Self-Compassion as Watchers

I think most of us as Watchers would agree that having compassion – sympathetic pity and concern for the sufferings or misfortunes – of our Loved Ones is crucial. But what about compassion for ourselves? Is it necessary?

Are you good at self-compassion?

You can take the Self-Compassion Quiz (it’s quite helpful!) but here are a few things I identified as possibly problematic for Watchers. Do you:

  1. have an inner voice which tells you, you should be better. Better Watchers. Braver, more articulate, more patient… the list goes on.
  2. often feel very alone in your suffering/situation – cut off from the rest of humanity?
  3. motivate yourself by phrases such as, ‘don’t be weak’ or ‘I need to be strong’ or ‘I’m such a cry-baby’? Or even, ‘so-and-so wouldn’t be upset about this, so it’s silly that I am’?
  4. suspect other people are happier than you?
  5. get frustrated by parts of yourself? Such as the time it takes you to do something, your lack of skills in a certain area, your emotions?

If your answers to these questions are: yes, often, or frequently, you probably struggle with self-compassion. But is this a problem?

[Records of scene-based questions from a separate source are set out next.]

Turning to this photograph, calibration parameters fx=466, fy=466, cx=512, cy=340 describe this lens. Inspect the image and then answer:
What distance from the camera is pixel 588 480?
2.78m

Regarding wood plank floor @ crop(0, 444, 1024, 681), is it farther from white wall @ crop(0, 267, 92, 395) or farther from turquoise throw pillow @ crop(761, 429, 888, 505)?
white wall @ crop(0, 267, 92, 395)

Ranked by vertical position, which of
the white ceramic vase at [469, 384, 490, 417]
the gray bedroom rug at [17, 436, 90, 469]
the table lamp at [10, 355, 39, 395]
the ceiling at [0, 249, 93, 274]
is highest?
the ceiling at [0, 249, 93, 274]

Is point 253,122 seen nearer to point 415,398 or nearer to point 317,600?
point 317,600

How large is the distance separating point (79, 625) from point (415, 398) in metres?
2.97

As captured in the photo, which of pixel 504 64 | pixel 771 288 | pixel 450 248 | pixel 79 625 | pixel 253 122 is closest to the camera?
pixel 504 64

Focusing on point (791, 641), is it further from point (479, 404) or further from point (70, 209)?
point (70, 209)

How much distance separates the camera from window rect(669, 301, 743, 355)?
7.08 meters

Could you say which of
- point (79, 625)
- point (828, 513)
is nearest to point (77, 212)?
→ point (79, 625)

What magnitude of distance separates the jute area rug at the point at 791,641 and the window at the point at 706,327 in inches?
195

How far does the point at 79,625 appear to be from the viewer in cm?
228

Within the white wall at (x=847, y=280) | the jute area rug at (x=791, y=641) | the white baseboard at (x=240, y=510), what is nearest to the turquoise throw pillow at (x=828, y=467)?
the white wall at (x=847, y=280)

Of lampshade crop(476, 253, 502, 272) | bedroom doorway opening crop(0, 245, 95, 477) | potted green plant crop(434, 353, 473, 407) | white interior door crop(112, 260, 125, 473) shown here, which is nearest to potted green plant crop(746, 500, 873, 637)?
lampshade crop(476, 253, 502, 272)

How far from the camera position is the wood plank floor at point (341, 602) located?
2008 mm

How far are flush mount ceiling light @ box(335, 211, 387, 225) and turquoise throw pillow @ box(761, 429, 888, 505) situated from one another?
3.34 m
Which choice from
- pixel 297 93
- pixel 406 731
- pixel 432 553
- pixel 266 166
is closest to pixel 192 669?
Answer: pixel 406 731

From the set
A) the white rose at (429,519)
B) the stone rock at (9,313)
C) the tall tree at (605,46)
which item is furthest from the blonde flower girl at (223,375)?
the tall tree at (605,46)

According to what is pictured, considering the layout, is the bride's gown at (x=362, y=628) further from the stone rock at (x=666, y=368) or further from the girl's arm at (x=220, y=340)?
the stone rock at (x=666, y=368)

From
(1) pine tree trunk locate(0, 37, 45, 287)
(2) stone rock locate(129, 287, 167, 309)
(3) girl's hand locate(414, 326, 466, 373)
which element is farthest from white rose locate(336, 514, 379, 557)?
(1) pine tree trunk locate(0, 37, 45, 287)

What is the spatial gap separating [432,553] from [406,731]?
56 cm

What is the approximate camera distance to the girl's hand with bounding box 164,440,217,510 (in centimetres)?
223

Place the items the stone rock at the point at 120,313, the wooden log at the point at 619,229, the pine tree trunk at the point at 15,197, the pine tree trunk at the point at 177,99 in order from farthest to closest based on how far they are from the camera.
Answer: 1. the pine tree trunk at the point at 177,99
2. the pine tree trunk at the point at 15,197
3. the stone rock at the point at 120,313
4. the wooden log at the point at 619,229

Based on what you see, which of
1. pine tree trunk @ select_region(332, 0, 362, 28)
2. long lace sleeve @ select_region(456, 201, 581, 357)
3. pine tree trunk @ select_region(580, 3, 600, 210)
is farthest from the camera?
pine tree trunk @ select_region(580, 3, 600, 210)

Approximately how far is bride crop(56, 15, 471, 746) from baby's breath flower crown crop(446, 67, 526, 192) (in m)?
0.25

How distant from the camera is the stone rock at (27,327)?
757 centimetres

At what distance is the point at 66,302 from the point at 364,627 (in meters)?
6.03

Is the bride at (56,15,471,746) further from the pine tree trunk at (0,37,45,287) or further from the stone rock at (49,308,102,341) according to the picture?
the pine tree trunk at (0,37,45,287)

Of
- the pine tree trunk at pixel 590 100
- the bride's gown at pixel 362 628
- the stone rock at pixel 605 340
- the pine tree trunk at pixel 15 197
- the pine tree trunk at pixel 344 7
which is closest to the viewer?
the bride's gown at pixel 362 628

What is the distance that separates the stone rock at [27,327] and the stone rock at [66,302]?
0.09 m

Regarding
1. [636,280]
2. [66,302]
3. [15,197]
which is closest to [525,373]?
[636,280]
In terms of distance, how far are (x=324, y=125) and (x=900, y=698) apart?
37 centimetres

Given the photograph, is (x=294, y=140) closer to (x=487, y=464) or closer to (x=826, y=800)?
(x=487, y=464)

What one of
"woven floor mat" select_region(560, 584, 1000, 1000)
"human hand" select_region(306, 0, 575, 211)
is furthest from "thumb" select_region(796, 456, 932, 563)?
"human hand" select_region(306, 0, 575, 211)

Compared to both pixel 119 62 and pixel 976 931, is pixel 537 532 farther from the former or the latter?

Why do you need self-compassion?

After doing some investigating, both in my own life and in the literature, here’s a few things I found to be true:

1. Self-compassion is Biblical

I recently read Try Softer by Aundi Kolber, and was struck by her image of Jesus. Sometimes it’s easy to be so familiar with the Gospels that we miss the very character of Jesus. He was kind and compassionate to sinners – and he is like that to us now. Yes, he teaches us, and sometimes the lessons are through hardships and suffering, but he is a never-ending source of comfort in that suffering.

Or take the Old Testament story of Jonah, and God’s compassion on the warring, brutal Assyrians. From a human perspective it was unreasonable and ridiculous for God to give these people a second chance, after the atrocities they had committed (and would go onto commit) – but God practised radical compassion, and did not destroy their city.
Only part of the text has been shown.